TASK TO CARRY OUT: Turn the listing below into a numbered list, one entry per line, leaving out any blank lines.

--- START ---

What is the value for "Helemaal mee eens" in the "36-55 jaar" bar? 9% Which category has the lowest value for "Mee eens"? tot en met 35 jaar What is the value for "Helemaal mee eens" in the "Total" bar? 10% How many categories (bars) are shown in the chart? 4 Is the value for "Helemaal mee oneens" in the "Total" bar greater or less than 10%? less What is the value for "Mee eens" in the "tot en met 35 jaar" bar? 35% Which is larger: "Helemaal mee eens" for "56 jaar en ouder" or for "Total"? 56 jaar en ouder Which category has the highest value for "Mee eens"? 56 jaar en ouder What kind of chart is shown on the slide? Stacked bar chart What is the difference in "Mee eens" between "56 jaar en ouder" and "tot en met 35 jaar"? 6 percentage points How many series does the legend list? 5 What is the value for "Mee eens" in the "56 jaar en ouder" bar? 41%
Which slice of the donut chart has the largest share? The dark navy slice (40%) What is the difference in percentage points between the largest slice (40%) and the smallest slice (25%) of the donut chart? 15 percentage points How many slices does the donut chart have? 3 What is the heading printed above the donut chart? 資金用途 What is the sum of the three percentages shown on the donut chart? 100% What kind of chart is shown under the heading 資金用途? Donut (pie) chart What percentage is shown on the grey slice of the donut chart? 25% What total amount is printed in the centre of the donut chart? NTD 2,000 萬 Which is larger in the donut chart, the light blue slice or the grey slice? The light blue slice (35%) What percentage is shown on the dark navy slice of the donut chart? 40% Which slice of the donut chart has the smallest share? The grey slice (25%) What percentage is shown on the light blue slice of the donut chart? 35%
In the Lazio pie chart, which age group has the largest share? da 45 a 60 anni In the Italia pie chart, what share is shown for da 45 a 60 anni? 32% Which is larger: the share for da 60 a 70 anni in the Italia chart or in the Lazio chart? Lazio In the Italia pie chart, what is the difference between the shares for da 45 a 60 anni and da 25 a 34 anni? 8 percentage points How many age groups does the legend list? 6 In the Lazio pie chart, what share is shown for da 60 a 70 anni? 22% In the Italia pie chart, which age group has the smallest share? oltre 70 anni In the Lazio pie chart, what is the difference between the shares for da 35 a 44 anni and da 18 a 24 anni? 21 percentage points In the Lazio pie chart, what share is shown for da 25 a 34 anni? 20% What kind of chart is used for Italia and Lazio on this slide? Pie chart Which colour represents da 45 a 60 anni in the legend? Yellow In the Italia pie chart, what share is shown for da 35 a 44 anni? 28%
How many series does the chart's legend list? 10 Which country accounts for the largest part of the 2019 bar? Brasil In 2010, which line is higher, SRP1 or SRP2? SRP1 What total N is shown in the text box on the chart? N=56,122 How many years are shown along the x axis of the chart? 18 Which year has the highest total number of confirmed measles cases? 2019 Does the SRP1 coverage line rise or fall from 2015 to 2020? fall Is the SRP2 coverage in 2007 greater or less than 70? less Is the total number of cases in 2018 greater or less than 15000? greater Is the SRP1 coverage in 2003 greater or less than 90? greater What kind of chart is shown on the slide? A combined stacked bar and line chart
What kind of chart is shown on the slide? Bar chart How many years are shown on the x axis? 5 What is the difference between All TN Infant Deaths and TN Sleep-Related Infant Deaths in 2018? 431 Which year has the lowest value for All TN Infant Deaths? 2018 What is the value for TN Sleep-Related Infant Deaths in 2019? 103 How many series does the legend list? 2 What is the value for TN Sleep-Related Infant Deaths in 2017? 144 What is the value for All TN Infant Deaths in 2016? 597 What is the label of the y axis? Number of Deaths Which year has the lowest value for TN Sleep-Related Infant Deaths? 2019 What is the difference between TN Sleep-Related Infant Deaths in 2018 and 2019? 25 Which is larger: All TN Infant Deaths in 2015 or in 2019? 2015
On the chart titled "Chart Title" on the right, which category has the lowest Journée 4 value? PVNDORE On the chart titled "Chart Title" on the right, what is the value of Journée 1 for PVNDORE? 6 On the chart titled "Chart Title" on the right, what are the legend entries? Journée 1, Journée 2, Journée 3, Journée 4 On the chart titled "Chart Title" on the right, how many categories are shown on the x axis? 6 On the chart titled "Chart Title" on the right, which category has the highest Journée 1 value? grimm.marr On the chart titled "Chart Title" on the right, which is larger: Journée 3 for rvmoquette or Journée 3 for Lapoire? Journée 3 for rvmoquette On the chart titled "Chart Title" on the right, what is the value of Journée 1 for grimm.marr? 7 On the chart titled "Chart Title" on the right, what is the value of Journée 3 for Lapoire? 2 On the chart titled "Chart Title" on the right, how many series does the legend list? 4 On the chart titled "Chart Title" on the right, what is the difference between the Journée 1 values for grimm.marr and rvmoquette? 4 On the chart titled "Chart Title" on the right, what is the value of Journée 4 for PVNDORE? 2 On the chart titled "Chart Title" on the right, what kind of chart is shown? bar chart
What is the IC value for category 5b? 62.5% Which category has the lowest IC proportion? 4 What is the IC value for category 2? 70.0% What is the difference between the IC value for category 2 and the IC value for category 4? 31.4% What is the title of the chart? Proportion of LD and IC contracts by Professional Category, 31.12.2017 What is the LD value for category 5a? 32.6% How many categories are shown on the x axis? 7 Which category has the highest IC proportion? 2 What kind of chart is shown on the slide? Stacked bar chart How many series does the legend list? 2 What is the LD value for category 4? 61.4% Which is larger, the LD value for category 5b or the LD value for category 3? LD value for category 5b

--- END ---

ANSWER TO THIS TASK:
1. What is the value for "Helemaal mee eens" in the "36-55 jaar" bar? 9% Which category has the lowest value for "Mee eens"? tot en met 35 jaar What is the value for "Helemaal mee eens" in the "Total" bar? 10% How many categories (bars) are shown in the chart? 4 Is the value for "Helemaal mee oneens" in the "Total" bar greater or less than 10%? less What is the value for "Mee eens" in the "tot en met 35 jaar" bar? 35% Which is larger: "Helemaal mee eens" for "56 jaar en ouder" or for "Total"? 56 jaar en ouder Which category has the highest value for "Mee eens"? 56 jaar en ouder What kind of chart is shown on the slide? Stacked bar chart What is the difference in "Mee eens" between "56 jaar en ouder" and "tot en met 35 jaar"? 6 percentage points How many series does the legend list? 5 What is the value for "Mee eens" in the "56 jaar en ouder" bar? 41%
2. Which slice of the donut chart has the largest share? The dark navy slice (40%) What is the difference in percentage points between the largest slice (40%) and the smallest slice (25%) of the donut chart? 15 percentage points How many slices does the donut chart have? 3 What is the heading printed above the donut chart? 資金用途 What is the sum of the three percentages shown on the donut chart? 100% What kind of chart is shown under the heading 資金用途? Donut (pie) chart What percentage is shown on the grey slice of the donut chart? 25% What total amount is printed in the centre of the donut chart? NTD 2,000 萬 Which is larger in the donut chart, the light blue slice or the grey slice? The light blue slice (35%) What percentage is shown on the dark navy slice of the donut chart? 40% Which slice of the donut chart has the smallest share? The grey slice (25%) What percentage is shown on the light blue slice of the donut chart? 35%
3. In the Lazio pie chart, which age group has the largest share? da 45 a 60 anni In the Italia pie chart, what share is shown for da 45 a 60 anni? 32% Which is larger: the share for da 60 a 70 anni in the Italia chart or in the Lazio chart? Lazio In the Italia pie chart, what is the difference between the shares for da 45 a 60 anni and da 25 a 34 anni? 8 percentage points How many age groups does the legend list? 6 In the Lazio pie chart, what share is shown for da 60 a 70 anni? 22% In the Italia pie chart, which age group has the smallest share? oltre 70 anni In the Lazio pie chart, what is the difference between the shares for da 35 a 44 anni and da 18 a 24 anni? 21 percentage points In the Lazio pie chart, what share is shown for da 25 a 34 anni? 20% What kind of chart is used for Italia and Lazio on this slide? Pie chart Which colour represents da 45 a 60 anni in the legend? Yellow In the Italia pie chart, what share is shown for da 35 a 44 anni? 28%
4. How many series does the chart's legend list? 10 Which country accounts for the largest part of the 2019 bar? Brasil In 2010, which line is higher, SRP1 or SRP2? SRP1 What total N is shown in the text box on the chart? N=56,122 How many years are shown along the x axis of the chart? 18 Which year has the highest total number of confirmed measles cases? 2019 Does the SRP1 coverage line rise or fall from 2015 to 2020? fall Is the SRP2 coverage in 2007 greater or less than 70? less Is the total number of cases in 2018 greater or less than 15000? greater Is the SRP1 coverage in 2003 greater or less than 90? greater What kind of chart is shown on the slide? A combined stacked bar and line chart
5. What kind of chart is shown on the slide? Bar chart How many years are shown on the x axis? 5 What is the difference between All TN Infant Deaths and TN Sleep-Related Infant Deaths in 2018? 431 Which year has the lowest value for All TN Infant Deaths? 2018 What is the value for TN Sleep-Related Infant Deaths in 2019? 103 How many series does the legend list? 2 What is the value for TN Sleep-Related Infant Deaths in 2017? 144 What is the value for All TN Infant Deaths in 2016? 597 What is the label of the y axis? Number of Deaths Which year has the lowest value for TN Sleep-Related Infant Deaths? 2019 What is the difference between TN Sleep-Related Infant Deaths in 2018 and 2019? 25 Which is larger: All TN Infant Deaths in 2015 or in 2019? 2015
6. On the chart titled "Chart Title" on the right, which category has the lowest Journée 4 value? PVNDORE On the chart titled "Chart Title" on the right, what is the value of Journée 1 for PVNDORE? 6 On the chart titled "Chart Title" on the right, what are the legend entries? Journée 1, Journée 2, Journée 3, Journée 4 On the chart titled "Chart Title" on the right, how many categories are shown on the x axis? 6 On the chart titled "Chart Title" on the right, which category has the highest Journée 1 value? grimm.marr On the chart titled "Chart Title" on the right, which is larger: Journée 3 for rvmoquette or Journée 3 for Lapoire? Journée 3 for rvmoquette On the chart titled "Chart Title" on the right, what is the value of Journée 1 for grimm.marr? 7 On the chart titled "Chart Title" on the right, what is the value of Journée 3 for Lapoire? 2 On the chart titled "Chart Title" on the right, how many series does the legend list? 4 On the chart titled "Chart Title" on the right, what is the difference between the Journée 1 values for grimm.marr and rvmoquette? 4 On the chart titled "Chart Title" on the right, what is the value of Journée 4 for PVNDORE? 2 On the chart titled "Chart Title" on the right, what kind of chart is shown? bar chart
7. What is the IC value for category 5b? 62.5% Which category has the lowest IC proportion? 4 What is the IC value for category 2? 70.0% What is the difference between the IC value for category 2 and the IC value for category 4? 31.4% What is the title of the chart? Proportion of LD and IC contracts by Professional Category, 31.12.2017 What is the LD value for category 5a? 32.6% How many categories are shown on the x axis? 7 Which category has the highest IC proportion? 2 What kind of chart is shown on the slide? Stacked bar chart How many series does the legend list? 2 What is the LD value for category 4? 61.4% Which is larger, the LD value for category 5b or the LD value for category 3? LD value for category 5b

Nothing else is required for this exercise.